Александр Гречишный (original) (raw)
Александр Гречишный
Треугольник – фигура жесткая
Каких только историй не услышишь в железнодорожных вагонах – этих добрых исповедальнях на колесах. И как часто, разобщенные стенами панельных домов, скованные условностями современного общения, мы все глубже и глубже прячем содеянные грехи в себя. Но иногда их скелеты требуют солнца, устав от мрака и сырости душевных склепов. Мы открываем их миру часто совершенно незнакомым людям, и они рассыпаются, теряя власть над нашими душами.
* * *
Вагон уснул, белея пятками безмятежно похрапывающих мужчин. И только в моем плацкартном пятачке еще слышны приглушенные голоса.

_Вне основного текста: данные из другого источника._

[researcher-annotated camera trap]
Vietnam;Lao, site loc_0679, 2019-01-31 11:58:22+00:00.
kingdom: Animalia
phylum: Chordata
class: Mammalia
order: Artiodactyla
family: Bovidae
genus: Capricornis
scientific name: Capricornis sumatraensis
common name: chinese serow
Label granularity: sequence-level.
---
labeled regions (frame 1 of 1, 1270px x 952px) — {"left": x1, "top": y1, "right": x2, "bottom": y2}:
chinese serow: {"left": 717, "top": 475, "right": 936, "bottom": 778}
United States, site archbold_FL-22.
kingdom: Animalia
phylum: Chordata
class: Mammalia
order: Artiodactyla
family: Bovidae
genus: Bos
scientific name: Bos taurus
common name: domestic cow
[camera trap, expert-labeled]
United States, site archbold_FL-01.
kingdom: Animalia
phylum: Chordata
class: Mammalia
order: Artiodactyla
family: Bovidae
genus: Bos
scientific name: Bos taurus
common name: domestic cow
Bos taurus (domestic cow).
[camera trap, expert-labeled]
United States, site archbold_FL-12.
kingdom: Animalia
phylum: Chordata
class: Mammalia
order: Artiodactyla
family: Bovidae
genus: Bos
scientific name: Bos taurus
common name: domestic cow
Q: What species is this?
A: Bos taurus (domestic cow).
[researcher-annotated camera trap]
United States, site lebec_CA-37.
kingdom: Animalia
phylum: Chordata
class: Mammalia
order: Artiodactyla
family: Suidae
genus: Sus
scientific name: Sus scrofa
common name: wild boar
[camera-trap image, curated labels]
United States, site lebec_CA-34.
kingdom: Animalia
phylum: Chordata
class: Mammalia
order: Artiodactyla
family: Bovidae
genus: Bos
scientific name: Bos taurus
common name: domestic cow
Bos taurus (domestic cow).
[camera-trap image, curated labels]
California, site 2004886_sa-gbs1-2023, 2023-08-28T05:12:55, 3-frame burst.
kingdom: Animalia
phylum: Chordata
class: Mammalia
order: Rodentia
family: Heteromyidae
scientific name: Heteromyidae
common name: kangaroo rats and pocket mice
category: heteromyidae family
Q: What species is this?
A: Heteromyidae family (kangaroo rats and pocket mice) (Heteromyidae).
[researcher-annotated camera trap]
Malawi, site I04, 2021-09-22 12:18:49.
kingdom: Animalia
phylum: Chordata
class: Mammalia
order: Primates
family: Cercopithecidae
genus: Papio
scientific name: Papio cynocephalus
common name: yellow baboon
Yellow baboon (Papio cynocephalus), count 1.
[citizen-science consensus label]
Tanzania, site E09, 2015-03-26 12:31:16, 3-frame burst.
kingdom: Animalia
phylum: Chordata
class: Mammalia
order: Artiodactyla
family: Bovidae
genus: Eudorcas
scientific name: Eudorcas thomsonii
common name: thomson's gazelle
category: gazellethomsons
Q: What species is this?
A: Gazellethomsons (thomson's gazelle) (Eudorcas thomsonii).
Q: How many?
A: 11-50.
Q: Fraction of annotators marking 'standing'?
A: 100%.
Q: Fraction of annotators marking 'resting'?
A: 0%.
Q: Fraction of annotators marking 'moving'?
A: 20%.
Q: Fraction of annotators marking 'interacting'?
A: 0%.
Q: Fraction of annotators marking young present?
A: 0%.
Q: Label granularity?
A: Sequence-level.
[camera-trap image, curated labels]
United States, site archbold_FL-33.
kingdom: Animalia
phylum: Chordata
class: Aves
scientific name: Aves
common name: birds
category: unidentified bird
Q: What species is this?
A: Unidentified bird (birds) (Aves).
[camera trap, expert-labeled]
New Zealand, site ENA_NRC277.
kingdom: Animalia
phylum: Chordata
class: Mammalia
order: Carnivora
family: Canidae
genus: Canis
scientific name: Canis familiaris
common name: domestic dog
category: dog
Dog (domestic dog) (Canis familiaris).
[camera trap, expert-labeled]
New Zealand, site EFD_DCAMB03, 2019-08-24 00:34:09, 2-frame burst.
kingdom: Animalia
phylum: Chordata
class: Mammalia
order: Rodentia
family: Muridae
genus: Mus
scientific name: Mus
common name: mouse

Я лежу на верхней полке, забросив под подушку плеер с севшей батарейкой, и невольно слушаю беседу недавно появившихся попутчиц.
− В Киев еду. Ребеночка усыновлять, − негромко, видимо, чтобы не разбудить меня, доверительно сообщает обладательница молодого грудного голоса.
− Своих детишек нет? − старческим хрустящим голосом спрашивает женщина на полке подо мной.
– Нет, – обреченно признается грудной, – и уже не будет.
– Сама виновата или как? − сочувственно интересуется третий, и тоже немолодой, голос.
– Сама. Хотя и свекровь помогла.
– Свекровь? – слышен тихий вопрос пожилой соседки. – Чувствую, что тяжело тебе, деточка. Если хочешь, расскажи о своей печали. Может, легче станет, да и мы что-нибудь посоветуем. Жизнь как-никак прожили.
– Хорошо, – на вздохе отвечает молодой голос.
Любила я мужа. А он любил наркотики. Меня познакомила и ним его мать, ничего не сказав о пристрастии сына. Она преподавала в моем институте. Думала, что я его спасу.
Заканчивался третий месяц беременности, когда я узнала страшную правду. Меня мучил страх родить уродца, да и свекровь подговаривала сделать аборт. Я сдалась. Надеялась, что супруга можно вылечить, а потом родить здорового ребенка. Операция прошла неудачно, врачи сказали, что рожать я больше не смогу.
Свекровь умерла через год. У нее обнаружили рак, причем в поздней стадии, и из больницы выписали умирать дома. За рецептом обезболивающих таблеток в поликлинику приходил муж. В то время участковые терапевты могли выписывать наркобольным болеутоляющие лекарства. Таблетки супруг пил сам. Свекровь корчилась от боли, но не сводила с сына влюбленных глаз. Когда она стала хрипеть от мук и терять сознание, я умолила терапевта назначить умирающей опиумсодержащие уколы. Доктор согласилась, но предупредила, что инъекции положено выполнять только участковой медсестре.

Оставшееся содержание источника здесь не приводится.